Enquanto a luz dos relâmpagos clareava o seu quarto e o barulho da chuva parecia inundar tudo lá fora, o pensamento de Artur se voltava unicamente para Rute e a impotência por não tê-la mais por perto. Olhou mais uma vez suas fotos no papel de parede do celular, admirou como se quisesse voltar aquele momento e vivê-lo em intensidade como o foi. Ele, um rapaz franzino de olhos verdes, e ela uma garota de pele negra e cheia de luz, cheia de curvas e com um olhar capaz de hipnotizar qualquer homem... Sem dúvidas fora isso o que mais o atraiu nela, saber que ela poderia ter qualquer um mas havia o escolhido.

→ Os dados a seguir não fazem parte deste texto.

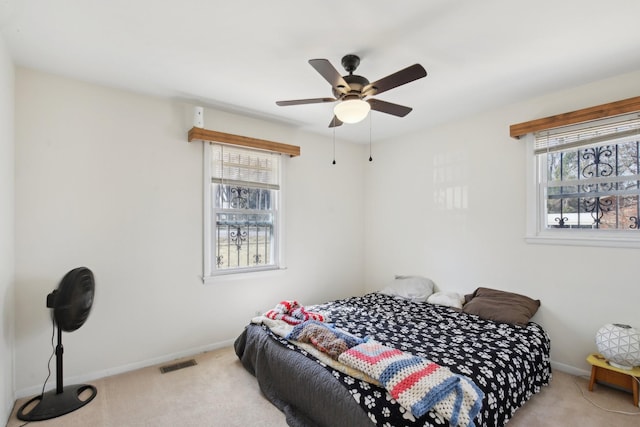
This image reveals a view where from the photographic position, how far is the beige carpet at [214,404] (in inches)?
84.5

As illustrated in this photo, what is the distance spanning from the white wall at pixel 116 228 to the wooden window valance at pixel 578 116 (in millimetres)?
2681

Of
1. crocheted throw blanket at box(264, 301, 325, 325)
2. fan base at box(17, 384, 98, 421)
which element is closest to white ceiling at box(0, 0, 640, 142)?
crocheted throw blanket at box(264, 301, 325, 325)

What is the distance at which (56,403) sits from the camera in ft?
7.54

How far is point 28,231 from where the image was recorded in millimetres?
2475

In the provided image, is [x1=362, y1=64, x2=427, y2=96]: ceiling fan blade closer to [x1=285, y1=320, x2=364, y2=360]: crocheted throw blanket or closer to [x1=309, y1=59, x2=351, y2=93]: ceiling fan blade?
[x1=309, y1=59, x2=351, y2=93]: ceiling fan blade

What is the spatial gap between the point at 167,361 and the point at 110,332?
601 mm

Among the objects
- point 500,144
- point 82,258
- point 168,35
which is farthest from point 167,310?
point 500,144

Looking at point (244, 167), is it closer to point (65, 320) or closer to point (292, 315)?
point (292, 315)

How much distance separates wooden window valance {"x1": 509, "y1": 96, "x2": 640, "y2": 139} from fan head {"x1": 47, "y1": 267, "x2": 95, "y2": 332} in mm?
4022

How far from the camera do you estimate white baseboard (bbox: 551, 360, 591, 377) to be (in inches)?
109

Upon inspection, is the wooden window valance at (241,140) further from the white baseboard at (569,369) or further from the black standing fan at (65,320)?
the white baseboard at (569,369)

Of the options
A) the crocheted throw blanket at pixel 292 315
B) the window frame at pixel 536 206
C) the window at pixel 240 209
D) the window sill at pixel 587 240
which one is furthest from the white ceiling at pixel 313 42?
the crocheted throw blanket at pixel 292 315

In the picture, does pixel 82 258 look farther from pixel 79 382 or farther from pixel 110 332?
pixel 79 382

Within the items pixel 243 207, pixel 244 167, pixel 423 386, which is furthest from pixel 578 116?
pixel 243 207
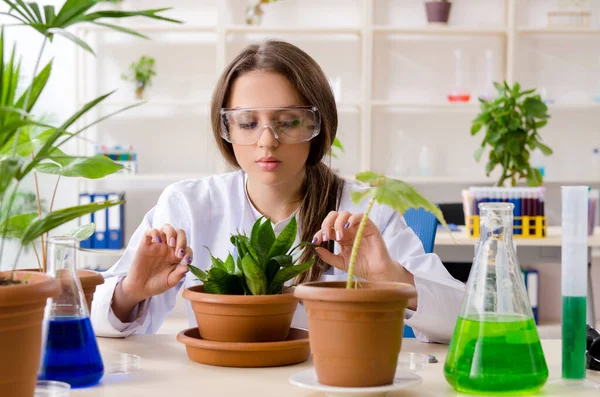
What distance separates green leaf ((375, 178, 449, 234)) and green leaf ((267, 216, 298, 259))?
1.00ft

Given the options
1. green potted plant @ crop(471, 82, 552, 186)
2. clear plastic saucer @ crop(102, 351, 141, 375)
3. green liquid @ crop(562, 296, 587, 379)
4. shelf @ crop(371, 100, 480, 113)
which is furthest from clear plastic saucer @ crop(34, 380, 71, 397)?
shelf @ crop(371, 100, 480, 113)

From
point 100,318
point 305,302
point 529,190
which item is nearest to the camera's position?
point 305,302

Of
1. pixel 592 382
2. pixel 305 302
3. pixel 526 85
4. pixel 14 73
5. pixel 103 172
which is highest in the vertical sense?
pixel 526 85

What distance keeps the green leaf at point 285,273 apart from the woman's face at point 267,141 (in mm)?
518

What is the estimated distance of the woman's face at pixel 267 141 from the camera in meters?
1.64

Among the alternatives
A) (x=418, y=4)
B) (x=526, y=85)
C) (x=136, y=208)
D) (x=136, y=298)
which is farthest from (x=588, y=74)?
(x=136, y=298)

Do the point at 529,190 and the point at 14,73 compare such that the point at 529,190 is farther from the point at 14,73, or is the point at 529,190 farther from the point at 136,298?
the point at 14,73

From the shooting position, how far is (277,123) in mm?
1651

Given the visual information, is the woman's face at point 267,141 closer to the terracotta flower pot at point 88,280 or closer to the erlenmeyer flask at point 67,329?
the terracotta flower pot at point 88,280

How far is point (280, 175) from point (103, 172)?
671 millimetres

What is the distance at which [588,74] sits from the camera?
17.0 feet

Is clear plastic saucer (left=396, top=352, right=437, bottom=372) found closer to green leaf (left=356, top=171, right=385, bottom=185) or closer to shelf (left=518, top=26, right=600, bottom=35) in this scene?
green leaf (left=356, top=171, right=385, bottom=185)

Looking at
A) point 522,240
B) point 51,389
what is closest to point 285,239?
point 51,389

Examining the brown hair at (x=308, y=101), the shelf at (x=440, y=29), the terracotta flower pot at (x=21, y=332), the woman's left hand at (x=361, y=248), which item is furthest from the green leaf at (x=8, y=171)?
the shelf at (x=440, y=29)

Foi no dia daquela foto, há dois anos, que pela primeira vez seu coração bateu forte ao ponto de quase explodir, acolhido de uma forma que não saberia explicar, e especial como só a presença dela era capaz. Ali, também, deram o primeiro beijo e juraram ficar juntos para sempre, mas agora... O sono já começava a lhe dominar e, antes de adormecer por completo, a garota fez-lhe companhia em sensação, e viu sua silhueta próxima a cama em que dormia, e finalmente adormeceu por completo.

─ Ei, garoto, me escute. Você pode me ver!

Não, aquela não era Rute... E aquele não era mais seu quatro.

Não sabia onde estava, mas também não o estranhava, seja lá qual fosse aquele lugar. Um salão branco cheio de vultos com um deles mais vívido, uma menina ruiva que parecia amedrontava e que queria falar algo. Não a conhecia, nem mesmo podia enxergar com clareza seu rosto ou seus traços, somente podia ver que seus cabelos eram vermelhos como brasa.

─ Eu não tenho muito tempo. Me ajude!

Antes que qualquer outra coisa pudesse ser dita, Artur sentiu-se estranho e as imagens se misturaram completamente, até que ele abriu os olhos e percebeu que já era dia. Havia sido só um sonho.